Sam Yoon's school-committee shimmy



Today's Globe includes a letter to the editor from city councilor/mayoral hopeful Sam Yoon, who claims that a recent editorial misrepresented his position on returning to an elected Boston School Committe:

I want to correct the record from the Globe editorial about Boston's School Committee. I never said we should return to an elected committee, but that it ought to be part of the discussion....

I question whether an appointed school committee can always advocate for wholesale change. We need a school committee that will avoid abuses of the past while bringing accountability and differing viewpoints to our schools. This requires a top-to-bottom examination of the current system.

Until we are satisfied with our schools, we must continue the debate. [all emphasis added]

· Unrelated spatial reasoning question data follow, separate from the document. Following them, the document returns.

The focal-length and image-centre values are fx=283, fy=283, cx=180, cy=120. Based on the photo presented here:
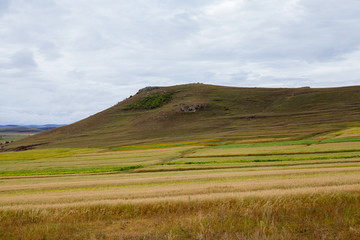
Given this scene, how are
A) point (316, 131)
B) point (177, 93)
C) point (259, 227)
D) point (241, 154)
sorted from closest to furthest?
point (259, 227)
point (241, 154)
point (316, 131)
point (177, 93)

Now, for the record, here's how the Globe editorial in question characterized Yoon's position on the issue: "Yoon is trying to revive a body also better left to the dustbin of history: the elected School Committee."

And here, finally, is what Yoon himself said in his YouTube campaign announcement:

In order to become the Boston that we know we can be, we have to be willing to face our problems head on, and be willing to be bold, innovative, creative. And we need to talk. We need to talk about what it would mean to go back to an elected school committe [Yoon's emphasis]. At a time when our schools are facing the largest budget shortfall they've ever seen, we have to question whether an appointed school committee--appointed solely by the mayor--can truly be the educational advocates we need them to be.

So, did the original Globe editorial get it wrong? I don't think so. Yoon's announcement makes it sound like, in his estimation, returning to elected school committee would probably be a good move. Then, when the Globe took this possibility seriously, Yoon backed off, saying he only thinks that an elected school committee might be smart--and that discussing this possibility is the really important thing.

My guess is that Yoon thinks voters will see his Linda Richman approach as a refreshing alternative to Tom Menino's M.O. Of course, it's also a handy way to avoid taking actual stands ("I didn't say we should do X, just that we should talk about doing X").